**Document section**
......
Does Wikipedia need us more than we need Wikipedia? As the seventh-most-widely-used website in the world, it is clearly thriving as the most globally accessible, nonprofit source for information online. The site has made a mess of our traditional idea of knowledge, but over the past few years it has been embraced by many academic and cultural institutions. In its ideal state, Wikipedia is a free, continuously reorganized, multilingual, crowdsourced, and nonlinear library1 that points readers to the newest, popularly agreed-upon, and verifiable research on any given topic. To achieve this ideally would require everyone’s attention, constantly. This is where the trouble starts, but it is also what makes Wikipedia irresistible. The diversity of labor required to feed and maintain such a beast feels impossible, yet we exhaust ourselves for the potential future return—it reminds me of mothering.
As a privileged, overwhelmed mother living in Brooklyn who is also trying to establish a curatorial practice, the work I take often depends on paying a sitter about the same wage I might be earning. I accept the near-even trade because I value the intellectual engagement my work offers. I depend on it the same way I depend on childcare. Why did I have two kids if my dependency excludes them? In other words, they need me, but did I need them? And so too, with Wikipedia.
Since the Wikimedia Foundation (the nonprofit entity responsible for operating Wikipedia since 2003) published a 2010 study showing gender bias2 on Wikipedia, its survival has depended on recruiting a more diverse population of volunteers. Art+Feminism is one impressive initiative founded in response to Wikipedia’s demands. Since 2014 it has organized edit-a-thons at multiple, international venues, that are centered on the theme of women in the arts. This year’s main event was held on March 5, 2016 at the Museum of Modern Art (MoMA) in New York3, and focused on intersectional feminisms, reflected in sessions on LGBT organizing and gender identities on Wikipedia, as well as in the partnering with AfroCROWD. The event at MoMA was one of about 125 organized by Art+Feminism that weekend; every year this number has roughly doubled. This year’s gathering at MoMA began with a conversation on contemporary feminisms and digital culture led by MoMA’s director of digital content and strategy, Fiona Romeo; writer Orit Gat; artist and activist Reina Gossett; and New York Times technology columnist Jenna Wortham. All contributors defined their work within a digital, feminist space and, through the invaluable anecdotes that such panels permit, conveyed an urgency for intersectional feminist action not only online but also on the street. As Gossett noted with excitement, the edit-a-thon was an activist space. Judging by the energy in the room full of eager participants, that is exactly what had brought us there.
The communal gatherings known as edit-a-thons are crucial for Wikipedia’s future. Editing tutorials are available online, but there is tremendous value in gathering in person. As with any online community, myriad norms must be followed by participants, but learning them takes time. One benefit of attending an editathon is it functions as an introduction to these norms so you can make your first edits with confidence. One such insight is that Wikipedians embrace anonymity in usernames but are transparent regarding the editor’s connections to particular topics4. Unlike on Facebook and Google, your full name is not required to participate on Wikipedia, nor is your gender. As one Wikipedian, Lane Rasberry, pointed out in his impassioned talk at the edit-a-thon about the unparalleled collection of LGBT resources on the platform, Wikipedia does not track what pages people read or the reader’s physical locations. Rasberry asserted that Wikipedia is the world’s most consulted source of information, and a vital resource for communities who struggle with representation in popular media. He cited his own experience growing up in rural Texas and being told that there was no one else like him, and reminded participants (with a smile) that not everyone lives in New York City. Rasberry presented the LGBT Portal as an example of what is possible through active engagement with the platform. He also pointed out how the transparent process by which articles are edited (see the “talk” tab on any Wikipedia entry) fosters collective education. His example of the type of culturally important, messy work unique to Wikipedia was the one thousand-plus pages of discussion around the pronoun to use to identify Chelsea Manning prior to her public gender transition. If the topic is timely enough, generative conversations will happen and will remain on the page for future study.
......
**Provided records**
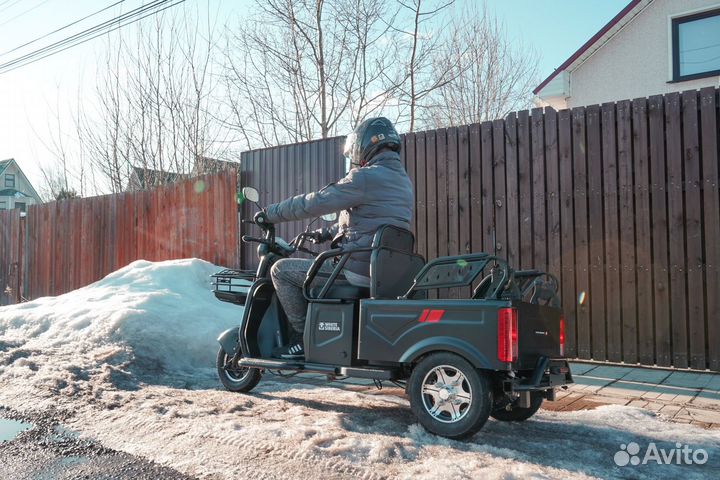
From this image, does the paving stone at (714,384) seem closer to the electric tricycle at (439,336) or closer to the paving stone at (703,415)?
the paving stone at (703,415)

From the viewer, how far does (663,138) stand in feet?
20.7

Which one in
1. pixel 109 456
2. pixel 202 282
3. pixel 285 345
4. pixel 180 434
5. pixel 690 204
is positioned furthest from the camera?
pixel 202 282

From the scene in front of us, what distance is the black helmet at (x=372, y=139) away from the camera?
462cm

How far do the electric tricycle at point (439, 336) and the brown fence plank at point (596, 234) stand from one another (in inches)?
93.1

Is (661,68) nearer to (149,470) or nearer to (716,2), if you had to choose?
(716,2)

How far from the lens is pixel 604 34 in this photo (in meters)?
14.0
......
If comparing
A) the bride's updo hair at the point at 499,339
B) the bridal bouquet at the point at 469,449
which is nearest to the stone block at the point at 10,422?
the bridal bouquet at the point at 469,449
......
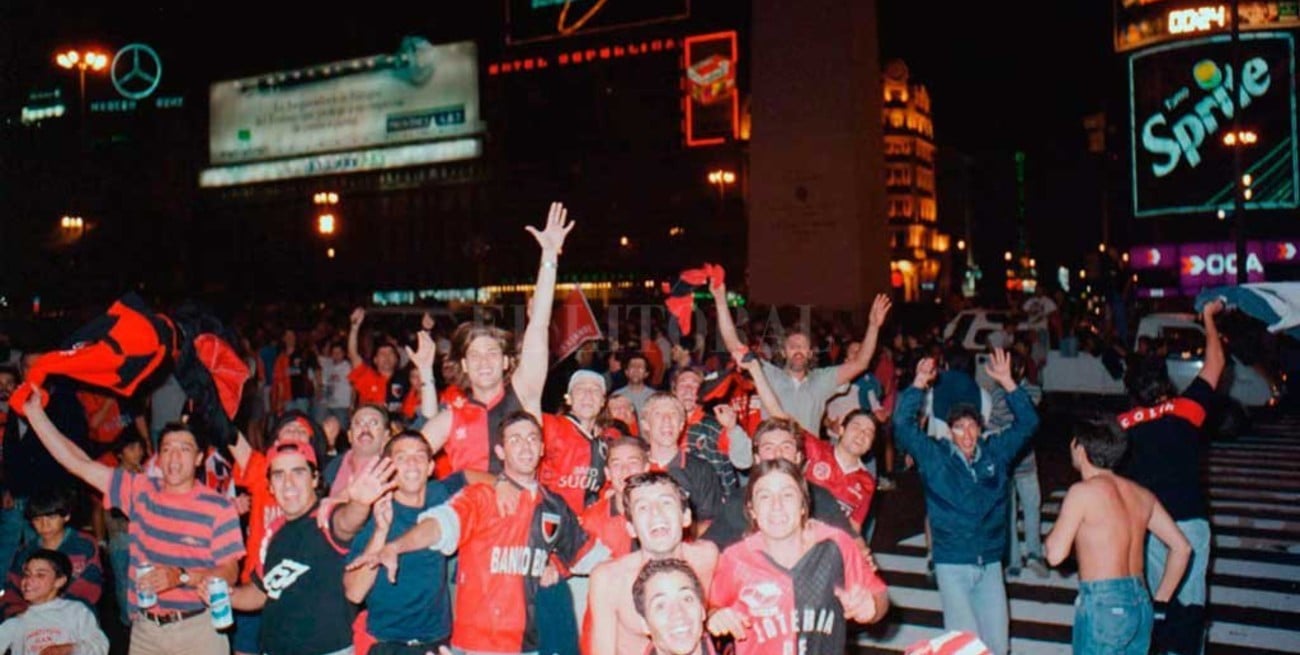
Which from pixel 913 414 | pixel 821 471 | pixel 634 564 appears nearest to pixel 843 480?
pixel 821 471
......
**Actions to take**
a – In the Wikipedia essay, on what date was this year's main Art+Feminism event held at MoMA?
b – Name everyone in the Wikipedia essay who led the opening conversation on contemporary feminisms and digital culture at MoMA.
c – Return, word for word, the part of the Wikipedia essay from "As a privileged, overwhelmed" to "too, with Wikipedia.".
Answer from the Wikipedia essay alone.

**The replies**
a – March 5, 2016.

b – Fiona Romeo, Orit Gat, Reina Gossett, and Jenna Wortham.

c –
As a privileged, overwhelmed mother living in Brooklyn who is also trying to establish a curatorial practice, the work I take often depends on paying a sitter about the same wage I might be earning. I accept the near-even trade because I value the intellectual engagement my work offers. I depend on it the same way I depend on childcare. Why did I have two kids if my dependency excludes them? In other words, they need me, but did I need them? And so too, with Wikipedia.